Mary was married a couple of years after graduation. Her physician’s career was initially part time, fitting in with the needs of a young family. Before starting a practice, she worked for the National Heart Foundation blood pressure study in the late 1970s. Private practice came a year or two later, alongside hospital consultant work at Austin. She was a firm believer in the role of General Physicians – a cause she championed by the quality of her work
 
Somehow, she managed her professional life, running a household – where her cooking was described as ‘sophisticated.’ Her maternity leave was not supported at times by other colleagues. With the family complete, four very energetic daughters were her major focus, yet she continued to read widely, as well as medically, and could happily discuss many subjects (including the Essendon Football Club). Mary was alleged to have held strong views about the use of performance enhancing supplements. Gardening was a continuing passion. Though she was not especially fond of cats, when a stray kitten was found, MR fed it patiently from an eye dropper in the kitchen.
 
Many were delighted by this bright, clever woman, whose comments were often not politically correct. Expletives dotted her conversations, followed sometimes by an apology. Mary made long connections with people: a nanny for 25 years, her secretary for 43, a cleaner for 15, a school friend for over 60 years.
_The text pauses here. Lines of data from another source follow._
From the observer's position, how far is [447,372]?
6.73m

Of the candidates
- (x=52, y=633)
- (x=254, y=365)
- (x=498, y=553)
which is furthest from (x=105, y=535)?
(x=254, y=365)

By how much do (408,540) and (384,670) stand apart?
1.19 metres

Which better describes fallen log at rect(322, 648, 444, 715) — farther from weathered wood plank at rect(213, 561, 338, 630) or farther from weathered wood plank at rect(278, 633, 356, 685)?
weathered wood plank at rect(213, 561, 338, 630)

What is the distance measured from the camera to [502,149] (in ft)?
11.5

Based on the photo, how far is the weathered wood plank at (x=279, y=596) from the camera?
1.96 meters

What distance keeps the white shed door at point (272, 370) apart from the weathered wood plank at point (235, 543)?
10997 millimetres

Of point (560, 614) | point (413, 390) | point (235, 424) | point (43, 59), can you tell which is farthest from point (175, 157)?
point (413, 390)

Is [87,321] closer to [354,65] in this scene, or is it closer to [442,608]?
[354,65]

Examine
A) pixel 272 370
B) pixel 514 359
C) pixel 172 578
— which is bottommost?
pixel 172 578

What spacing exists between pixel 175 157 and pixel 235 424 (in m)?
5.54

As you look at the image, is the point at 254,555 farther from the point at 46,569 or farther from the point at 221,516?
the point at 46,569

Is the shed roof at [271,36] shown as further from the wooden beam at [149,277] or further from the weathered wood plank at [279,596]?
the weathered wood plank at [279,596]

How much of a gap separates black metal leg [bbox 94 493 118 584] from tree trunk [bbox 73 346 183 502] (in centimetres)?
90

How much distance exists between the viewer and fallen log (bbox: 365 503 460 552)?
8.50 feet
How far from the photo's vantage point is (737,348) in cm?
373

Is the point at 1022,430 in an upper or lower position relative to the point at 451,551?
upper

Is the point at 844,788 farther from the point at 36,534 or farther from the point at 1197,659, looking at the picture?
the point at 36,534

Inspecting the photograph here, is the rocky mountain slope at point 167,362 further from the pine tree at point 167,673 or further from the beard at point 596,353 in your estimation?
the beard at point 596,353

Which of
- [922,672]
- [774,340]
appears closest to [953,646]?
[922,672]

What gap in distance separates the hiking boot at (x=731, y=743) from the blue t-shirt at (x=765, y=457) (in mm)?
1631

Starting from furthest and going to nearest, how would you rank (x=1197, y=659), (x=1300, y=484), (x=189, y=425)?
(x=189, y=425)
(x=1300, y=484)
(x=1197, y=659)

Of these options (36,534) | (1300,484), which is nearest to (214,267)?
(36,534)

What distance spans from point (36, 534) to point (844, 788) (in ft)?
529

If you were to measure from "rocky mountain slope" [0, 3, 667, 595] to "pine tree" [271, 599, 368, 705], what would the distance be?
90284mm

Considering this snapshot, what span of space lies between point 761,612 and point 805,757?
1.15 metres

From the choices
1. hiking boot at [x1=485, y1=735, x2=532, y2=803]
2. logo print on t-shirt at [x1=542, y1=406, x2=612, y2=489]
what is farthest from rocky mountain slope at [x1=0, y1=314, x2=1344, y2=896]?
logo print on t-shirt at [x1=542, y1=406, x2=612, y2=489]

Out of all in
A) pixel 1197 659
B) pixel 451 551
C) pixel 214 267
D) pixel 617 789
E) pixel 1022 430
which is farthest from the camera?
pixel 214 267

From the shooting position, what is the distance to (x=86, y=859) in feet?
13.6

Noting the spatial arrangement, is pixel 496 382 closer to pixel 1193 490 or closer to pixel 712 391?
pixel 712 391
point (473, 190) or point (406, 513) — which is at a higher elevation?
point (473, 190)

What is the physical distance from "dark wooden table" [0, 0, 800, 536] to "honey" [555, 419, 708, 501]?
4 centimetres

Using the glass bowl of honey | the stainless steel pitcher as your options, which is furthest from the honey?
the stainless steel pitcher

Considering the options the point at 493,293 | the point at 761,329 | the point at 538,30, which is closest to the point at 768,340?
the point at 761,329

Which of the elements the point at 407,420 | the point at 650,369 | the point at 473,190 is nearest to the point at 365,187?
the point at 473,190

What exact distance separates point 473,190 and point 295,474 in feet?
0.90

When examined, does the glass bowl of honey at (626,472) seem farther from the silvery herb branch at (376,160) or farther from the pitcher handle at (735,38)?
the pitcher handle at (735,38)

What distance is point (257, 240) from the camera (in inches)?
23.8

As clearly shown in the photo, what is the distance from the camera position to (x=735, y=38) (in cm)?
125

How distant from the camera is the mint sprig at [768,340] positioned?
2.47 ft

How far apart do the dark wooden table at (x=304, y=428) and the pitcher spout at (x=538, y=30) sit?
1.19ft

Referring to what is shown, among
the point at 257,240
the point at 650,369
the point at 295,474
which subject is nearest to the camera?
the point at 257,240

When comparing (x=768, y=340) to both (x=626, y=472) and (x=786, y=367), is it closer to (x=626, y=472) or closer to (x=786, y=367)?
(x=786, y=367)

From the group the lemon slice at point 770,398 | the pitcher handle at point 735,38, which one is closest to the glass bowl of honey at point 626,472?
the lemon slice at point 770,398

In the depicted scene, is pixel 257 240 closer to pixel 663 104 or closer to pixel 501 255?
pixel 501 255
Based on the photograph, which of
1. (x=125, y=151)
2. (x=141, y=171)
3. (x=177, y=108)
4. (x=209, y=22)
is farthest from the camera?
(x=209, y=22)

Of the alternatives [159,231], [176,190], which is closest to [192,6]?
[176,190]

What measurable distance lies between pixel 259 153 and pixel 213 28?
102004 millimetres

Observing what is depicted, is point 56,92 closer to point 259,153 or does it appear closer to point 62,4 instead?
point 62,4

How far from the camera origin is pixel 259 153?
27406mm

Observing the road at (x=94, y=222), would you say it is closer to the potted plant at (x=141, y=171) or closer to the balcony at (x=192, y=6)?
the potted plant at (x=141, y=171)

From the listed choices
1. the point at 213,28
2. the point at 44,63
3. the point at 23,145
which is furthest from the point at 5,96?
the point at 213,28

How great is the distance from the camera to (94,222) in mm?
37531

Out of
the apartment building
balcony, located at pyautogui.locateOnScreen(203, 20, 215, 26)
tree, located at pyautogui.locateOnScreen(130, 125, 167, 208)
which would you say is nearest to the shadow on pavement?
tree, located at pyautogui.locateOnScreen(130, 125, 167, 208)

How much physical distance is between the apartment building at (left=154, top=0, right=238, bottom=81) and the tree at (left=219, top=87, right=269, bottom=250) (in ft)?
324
She formed close bonds with nurses (especially at Warringal Hospital), doctors, and ancillary hospital staff. When I asked her opinion of one proposed surgical referral, she replied: “He’s good. He operates well, and he thinks.”
 
Over and over, one heard how her patients adored her. So did her family. She was very generous with her time at work, and with friends and family. Even in the past few years, she was more interested in others than herself, eager to comment on their medical experiences, listen to their news. As her treasured ability to read disappeared, and she was largely confined to home, family and visitors opened windows into the world Mary could visit only in her thoughts. She hated being sedated by analgaesics: “ This b… narcotic is doing my head in!”
 
Many people will miss this extraordinary woman – family, friends, colleagues, patients. All have their little stories; all are richer for the times we spent with Mary-Rose Stewart.
These two outstanding clinicians have been known to many for their kindness, dedicated work and contributions to the Austin.  We will remember them.
 
Gwynne Thomas
Emeritus A/Professor Gwynne W Thomas
President
Austin Health Medical Alumni Association.